Gremlin – PoolShark review

Photo of Gremlin – PoolShark
£40

Pool is the perennial social pub game and a source of pride, frustration and occasionally violence. What better subject for a computer game? This way you can practise your trick shots without worrying about blurring your skill with alcohol and coming home with your clothes smelling of smoke. There have been a few pool games released over the years. PoolShark from Gremlin is the latest, available for both PC and PlayStation, and it lets you play using the mouse or joypad to control cue direction and force, with all sorts of trick shots available to the skilled player.

PoolShark sets the scene with an opening sequence depicting a scantily-clad woman driving a large motorbike to a dingy bar, where she proceeds to play pool.
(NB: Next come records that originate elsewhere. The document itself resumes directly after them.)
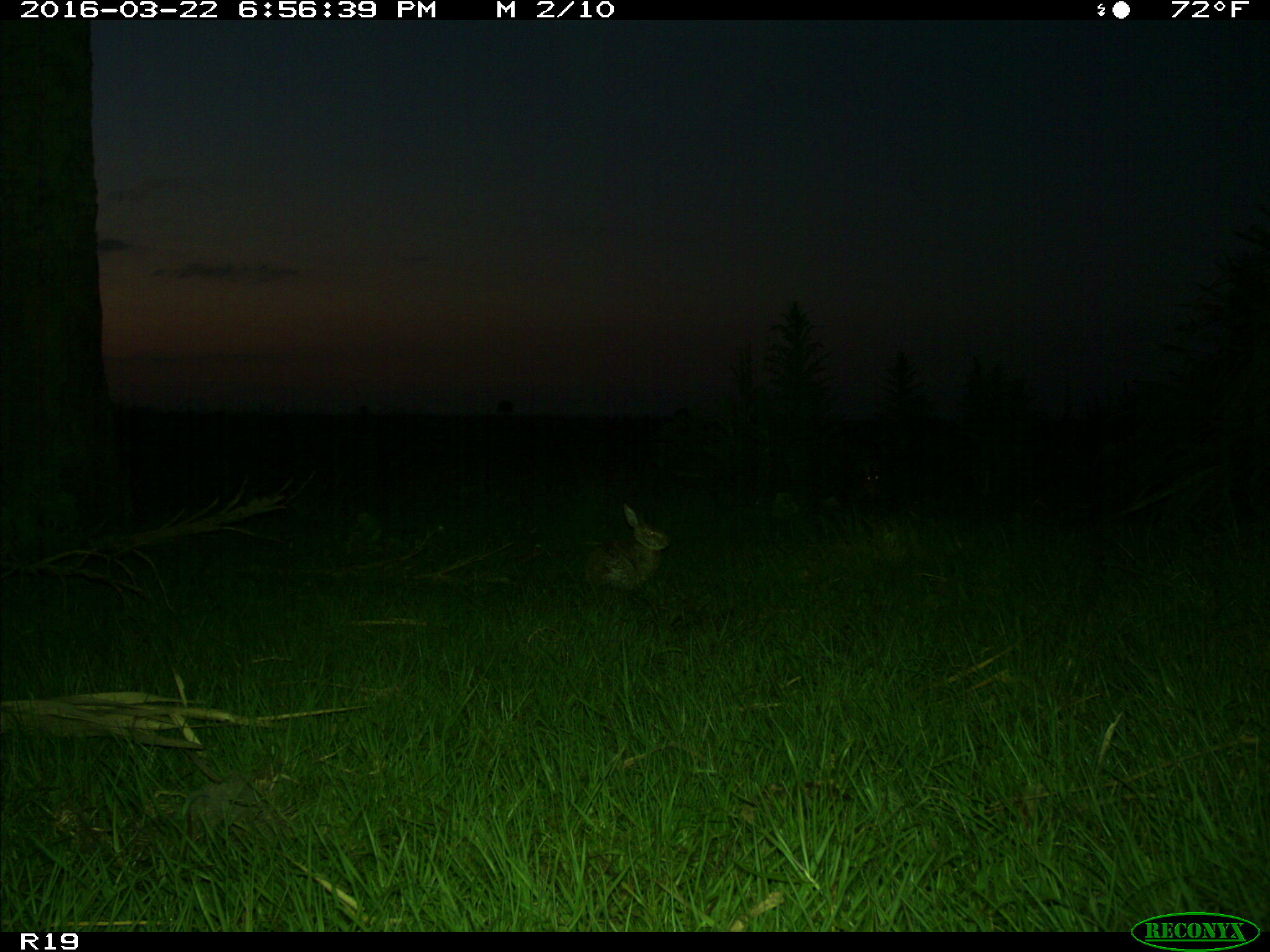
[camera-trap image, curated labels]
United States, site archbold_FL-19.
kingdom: Animalia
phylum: Chordata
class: Mammalia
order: Lagomorpha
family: Leporidae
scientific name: Leporidae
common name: rabbits and hares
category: unidentified rabbit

Good start. Then you’re on your own, and there’s a wide range of options to get you started. Choose from fourteen different game styles, including 8 ball UK, straight ball, speed pool and killer. Play against a selection of animated characters, each with their own style and preferred ‘lair’, and each with a varied level of artificial intelligence that gives them strengths, weaknesses and specific skills. There are standard pool tables as well as some weird diamond- and L-shaped ones, and ten different playing rooms.

PoolShark can be played over virtually any kind of network with up to 16 players (which would be an interesting game), supports PowerVR 3D acceleration or plain old software rendering and has multiple camera angles to give you a good view of the action at all times. This is great, but what’s not so great is the intrusive game interface, which tends to get in the way rather than helping you with your shot. Also, the ‘full 3D maths/physics engine’, while accurate enough to allow the players to send the cue ball spinning off the table, is hungry for CPU cycles.

Company: Gremlin


Verdict
Several years ago, Interplay released a game called Virtual Pool. Although it didn't have the UK 'pub game' rules, it was fast, fun, easy to play and realistic. PoolShark is certainly realistic, but its player interface is clunky and it's slow on anything less than a P200, presumably thanks to its complex physics engine. Despite all the game options in PoolShark, Virtual Pool retains its crown (that's not nostalgia; we've just compared them head-to-head). Spend your forty quid in the pub pool table instead.